If an HTTP request returns a 503 twice, but on the 3rd try it returns a 200, then our app will see only the 200. The breaker records zero failures from this sequence, because the two intermediate 503s are completely invisible to it.

Session.send()
└─→ HTTPAdapter.send() ← called ONCE per logical request
  └─→ HTTPConnectionPool.urlopen()
      ├─→ attempt 1   (fails)
      ├─→ Retry.increment()  → new Retry object
      ├─→ attempt 2   (fails)
      ├─→ Retry.increment()  → new Retry object
      ├─→ attempt 3   (succeeds, or final failure)
      └─→ returns the final result

For this reason, we need to insert our breaker into the retry logic. And we do this by subclassing the Retry-class:

import urllib3

class RetryAndTellTheBreaker(urllib3.Retry):
    def increment(self, method=None, url=None, response=None, error=None, _pool=None, _stacktrace=None):
        new_retry = super().increment(method, url, response, error, _pool, _stacktrace)
        if _pool and isinstance(_pool, urllib3.HTTPConnectionPool):
            CircuitBreaker(_pool, request_path=url).check_response_and_adjust_breaker(
                response=response, error=error
            )
        return new_retry

The increment() method is called once per retry attempt, and the breaker records the response every time. The original adapter-level breaker is still needed, but so is this fix to the retry logic.

The CircuitBreakerExc exception

I made CircuitBreakerExc subclass requests.RequestException instead of just Exception. By using the same base class as other requests errors, my app can already generally handle this exception. I don’t need to add any new code to callers. The breaker becomes thus invisible to code that doesn’t care about it specifically.

The other thing about this class is that I raise the exception with all the parameters I have, so that if I wanted to know what exactly went wrong, I would have the domain and the time data about the OPEN state:

import requests
from datetime import datetime

class CircuitBreakerExc(requests.RequestException):
    def __init__(self, *args: Any, domain: str, open_timeout: int, started_at: datetime | None, **kwargs: Any):
        self.domain = domain
        self.open_timeout = open_timeout
        self.open_started_at = started_at
        super().__init__(*args, **kwargs)

Conclusion

The circuit breaker had a big effect on our resources.
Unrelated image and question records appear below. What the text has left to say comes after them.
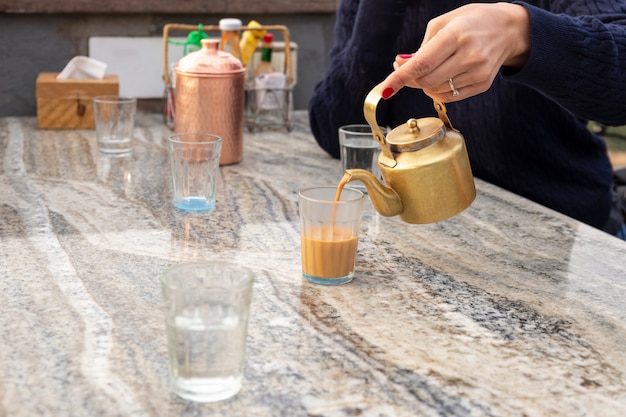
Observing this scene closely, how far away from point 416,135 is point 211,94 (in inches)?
26.9

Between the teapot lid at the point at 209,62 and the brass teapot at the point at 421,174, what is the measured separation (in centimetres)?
65

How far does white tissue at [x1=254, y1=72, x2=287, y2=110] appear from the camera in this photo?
216 centimetres

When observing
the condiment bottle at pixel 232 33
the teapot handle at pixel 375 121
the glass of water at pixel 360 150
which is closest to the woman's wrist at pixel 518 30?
the teapot handle at pixel 375 121

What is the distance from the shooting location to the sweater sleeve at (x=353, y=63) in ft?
6.17

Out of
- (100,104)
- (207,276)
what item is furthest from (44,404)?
(100,104)

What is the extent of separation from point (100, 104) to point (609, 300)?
3.80 ft

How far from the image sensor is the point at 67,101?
6.82 ft

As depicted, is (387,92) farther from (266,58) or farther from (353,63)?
(266,58)

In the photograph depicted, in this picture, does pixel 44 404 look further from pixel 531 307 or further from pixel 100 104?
pixel 100 104

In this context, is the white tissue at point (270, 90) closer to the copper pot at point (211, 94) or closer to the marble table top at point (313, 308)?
the copper pot at point (211, 94)

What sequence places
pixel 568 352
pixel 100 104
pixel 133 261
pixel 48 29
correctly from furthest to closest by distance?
1. pixel 48 29
2. pixel 100 104
3. pixel 133 261
4. pixel 568 352

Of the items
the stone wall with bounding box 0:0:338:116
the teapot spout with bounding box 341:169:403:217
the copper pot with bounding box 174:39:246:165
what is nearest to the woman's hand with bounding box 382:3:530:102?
the teapot spout with bounding box 341:169:403:217

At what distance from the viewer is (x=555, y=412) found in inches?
31.5

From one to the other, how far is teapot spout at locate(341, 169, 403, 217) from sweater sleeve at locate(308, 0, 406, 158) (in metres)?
0.72
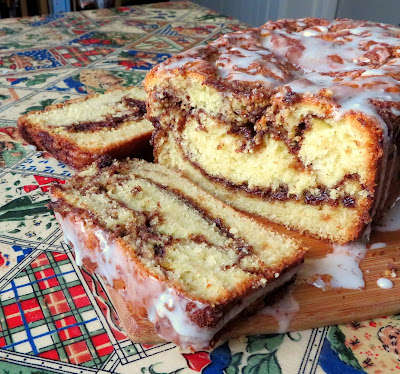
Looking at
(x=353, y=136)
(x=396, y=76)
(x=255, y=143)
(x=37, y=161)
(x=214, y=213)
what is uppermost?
(x=396, y=76)

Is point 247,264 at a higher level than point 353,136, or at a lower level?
lower

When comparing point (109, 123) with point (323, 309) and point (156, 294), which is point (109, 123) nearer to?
point (156, 294)

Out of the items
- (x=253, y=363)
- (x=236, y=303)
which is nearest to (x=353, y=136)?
(x=236, y=303)

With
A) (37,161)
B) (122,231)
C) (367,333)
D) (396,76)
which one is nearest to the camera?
(367,333)

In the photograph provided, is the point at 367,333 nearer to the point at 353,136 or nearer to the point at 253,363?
the point at 253,363

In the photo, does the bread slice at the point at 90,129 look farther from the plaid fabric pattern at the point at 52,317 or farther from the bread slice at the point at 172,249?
the plaid fabric pattern at the point at 52,317

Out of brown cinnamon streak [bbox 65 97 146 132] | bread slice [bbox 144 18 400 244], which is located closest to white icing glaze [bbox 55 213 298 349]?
bread slice [bbox 144 18 400 244]

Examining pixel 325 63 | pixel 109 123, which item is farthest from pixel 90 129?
pixel 325 63
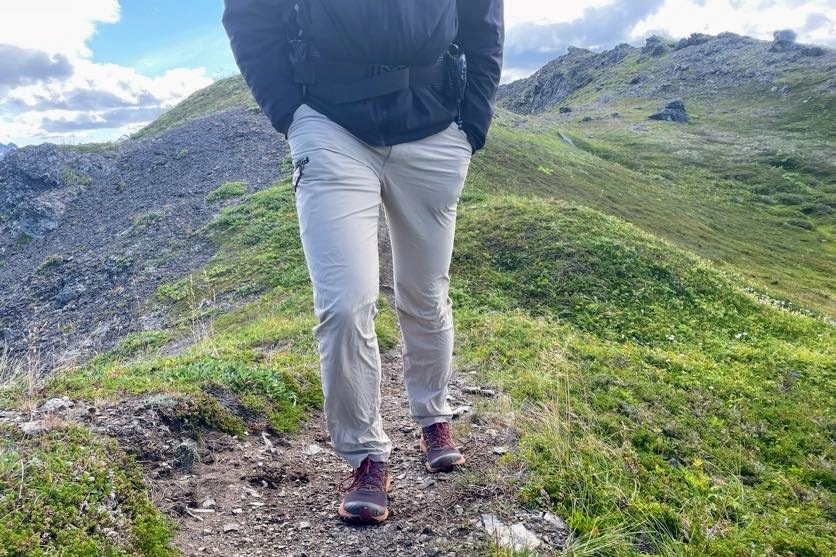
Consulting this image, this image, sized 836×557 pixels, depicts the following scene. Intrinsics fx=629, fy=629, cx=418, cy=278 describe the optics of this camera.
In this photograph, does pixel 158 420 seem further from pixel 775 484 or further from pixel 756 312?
pixel 756 312

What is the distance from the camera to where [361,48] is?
351 centimetres

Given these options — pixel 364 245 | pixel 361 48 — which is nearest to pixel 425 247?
pixel 364 245

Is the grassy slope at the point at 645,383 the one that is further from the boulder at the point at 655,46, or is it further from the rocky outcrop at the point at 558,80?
the boulder at the point at 655,46

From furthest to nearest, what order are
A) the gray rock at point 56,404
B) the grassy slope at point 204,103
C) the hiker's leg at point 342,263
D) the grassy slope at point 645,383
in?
the grassy slope at point 204,103, the gray rock at point 56,404, the grassy slope at point 645,383, the hiker's leg at point 342,263

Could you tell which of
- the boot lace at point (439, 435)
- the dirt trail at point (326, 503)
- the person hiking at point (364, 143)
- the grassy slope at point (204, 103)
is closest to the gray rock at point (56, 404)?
the dirt trail at point (326, 503)

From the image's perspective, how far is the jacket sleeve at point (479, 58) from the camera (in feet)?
13.6

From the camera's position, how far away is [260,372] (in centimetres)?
632

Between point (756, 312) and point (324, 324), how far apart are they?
11228 mm

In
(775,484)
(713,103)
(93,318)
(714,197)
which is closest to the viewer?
(775,484)

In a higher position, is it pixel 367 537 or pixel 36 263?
pixel 367 537

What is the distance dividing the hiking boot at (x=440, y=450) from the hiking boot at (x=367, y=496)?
70 centimetres

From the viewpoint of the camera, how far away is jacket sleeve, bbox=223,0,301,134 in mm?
3680

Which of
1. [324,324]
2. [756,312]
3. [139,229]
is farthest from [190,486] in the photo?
[139,229]

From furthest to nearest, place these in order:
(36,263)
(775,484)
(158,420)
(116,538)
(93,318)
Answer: (36,263), (93,318), (775,484), (158,420), (116,538)
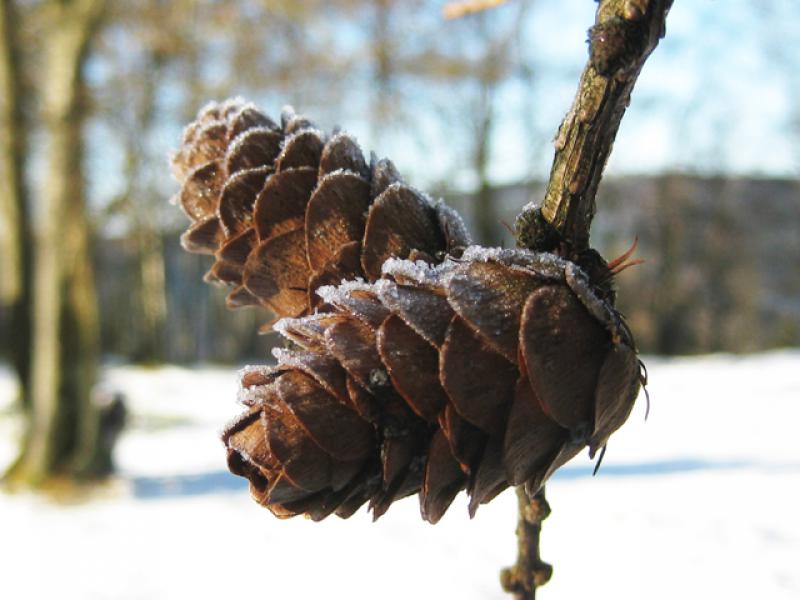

As soon as we let it into production, we experienced fewer Celery issues.

The most important thing is that the blast radius of any one downed API got smaller. It didn’t have the knock-on effect of overwhelming our Celery workers and blocking other code.

It’s ironic how this thing that looked like nothing more than “good manners”, like something that would benefit some external API but not us, turned out to be very much an act of self-defence for our app. It turned out to be crucial for our code and our resources.